» **Directions for this task**: From the forum discussion of Augustine and the Cappadocians, transcribe word for word the stretch that begins with the words containing "## Philip (Jul" and ends with "theologies are complementary.".

» **Passage given**:
((

I disagree with the mid-20th century strain of thinking that says that Augustine leans toward the one, the Cappadocians toward the three. Frankly, they're practically identical in their core commitments, and the the confusion comes from later readers misinterpreting the purpose and scope of their analogies. Also, this means that I'm highly skeptical of the author's application of high-grade Aristotelianism to the Cappadocians.

Recommended reading:

The Search for the Christian Doctrine of God by R. P. C. Hanson

Nicaea and its Legacy by Lewis Ayres

Augustine and the Trinity by Lewis Ayres

The Power of God: A Study of Gregory of Nyssa's Trinitarian Theology by Michel Barnes


----------



## Philip (Jul 4, 2012)

CharlieJ said:


> I disagree with the mid-20th century strain of thinking that says that Augustine leans toward the one, the Cappadocians toward the three.



I agree that both ways of describing the Trinity are committed to the same things, but that doesn't keep me from admitting that differences in approach and emphasis exist. It's not as if Augustine and the Cappadocians are saying the exact same thing or have the exact same emphasis. The Cappadocians _do_, in fact, lean toward talking more about the three, given their language of perichoresis, whereas Augustine's language of procession and logical order does seem to lean in the direction of oneness. All of these authors are orthodox and all are right to a large degree because their theologies are complementary.

))

» **Dataset extract**:
((

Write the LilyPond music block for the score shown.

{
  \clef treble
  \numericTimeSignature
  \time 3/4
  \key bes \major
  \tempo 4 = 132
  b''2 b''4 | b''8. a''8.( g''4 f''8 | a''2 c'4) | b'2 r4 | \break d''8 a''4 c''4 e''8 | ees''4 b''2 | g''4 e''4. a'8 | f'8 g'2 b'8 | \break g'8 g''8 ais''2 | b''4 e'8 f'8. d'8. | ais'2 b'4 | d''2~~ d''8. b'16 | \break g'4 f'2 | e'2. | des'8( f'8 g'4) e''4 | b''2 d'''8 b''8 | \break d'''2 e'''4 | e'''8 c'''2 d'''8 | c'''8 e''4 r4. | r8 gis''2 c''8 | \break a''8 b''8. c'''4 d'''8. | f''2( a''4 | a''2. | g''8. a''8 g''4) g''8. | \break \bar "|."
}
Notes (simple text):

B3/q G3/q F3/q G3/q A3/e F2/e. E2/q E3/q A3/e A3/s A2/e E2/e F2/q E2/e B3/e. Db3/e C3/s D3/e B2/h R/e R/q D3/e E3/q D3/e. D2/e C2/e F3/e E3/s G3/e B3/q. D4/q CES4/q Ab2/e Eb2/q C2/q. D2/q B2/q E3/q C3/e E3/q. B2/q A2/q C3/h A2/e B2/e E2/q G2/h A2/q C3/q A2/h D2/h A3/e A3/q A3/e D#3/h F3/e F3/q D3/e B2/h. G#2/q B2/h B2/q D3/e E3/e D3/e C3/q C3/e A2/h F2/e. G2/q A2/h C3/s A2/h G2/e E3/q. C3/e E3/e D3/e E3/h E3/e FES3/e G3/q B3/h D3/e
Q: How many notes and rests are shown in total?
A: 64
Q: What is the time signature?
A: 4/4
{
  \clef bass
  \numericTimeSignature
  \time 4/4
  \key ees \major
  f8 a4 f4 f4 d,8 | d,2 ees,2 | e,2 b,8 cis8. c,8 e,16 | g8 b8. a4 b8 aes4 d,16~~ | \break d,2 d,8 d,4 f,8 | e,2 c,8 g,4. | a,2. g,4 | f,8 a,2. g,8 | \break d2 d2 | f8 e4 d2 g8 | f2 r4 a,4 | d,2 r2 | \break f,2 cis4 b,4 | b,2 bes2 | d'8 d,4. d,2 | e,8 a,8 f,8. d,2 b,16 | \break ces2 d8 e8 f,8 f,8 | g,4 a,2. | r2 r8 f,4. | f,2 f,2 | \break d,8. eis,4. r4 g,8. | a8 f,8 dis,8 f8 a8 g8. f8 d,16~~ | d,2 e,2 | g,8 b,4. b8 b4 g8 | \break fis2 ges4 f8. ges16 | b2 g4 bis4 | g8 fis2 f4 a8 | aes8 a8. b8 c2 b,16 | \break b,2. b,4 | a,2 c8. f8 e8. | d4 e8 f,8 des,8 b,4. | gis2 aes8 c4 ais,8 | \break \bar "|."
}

))

» **Output for this exercise**:
## Philip (Jul 4, 2012)

CharlieJ said:


> I disagree with the mid-20th century strain of thinking that says that Augustine leans toward the one, the Cappadocians toward the three.



I agree that both ways of describing the Trinity are committed to the same things, but that doesn't keep me from admitting that differences in approach and emphasis exist. It's not as if Augustine and the Cappadocians are saying the exact same thing or have the exact same emphasis. The Cappadocians _do_, in fact, lean toward talking more about the three, given their language of perichoresis, whereas Augustine's language of procession and logical order does seem to lean in the direction of oneness. All of these authors are orthodox and all are right to a large degree because their theologies are complementary.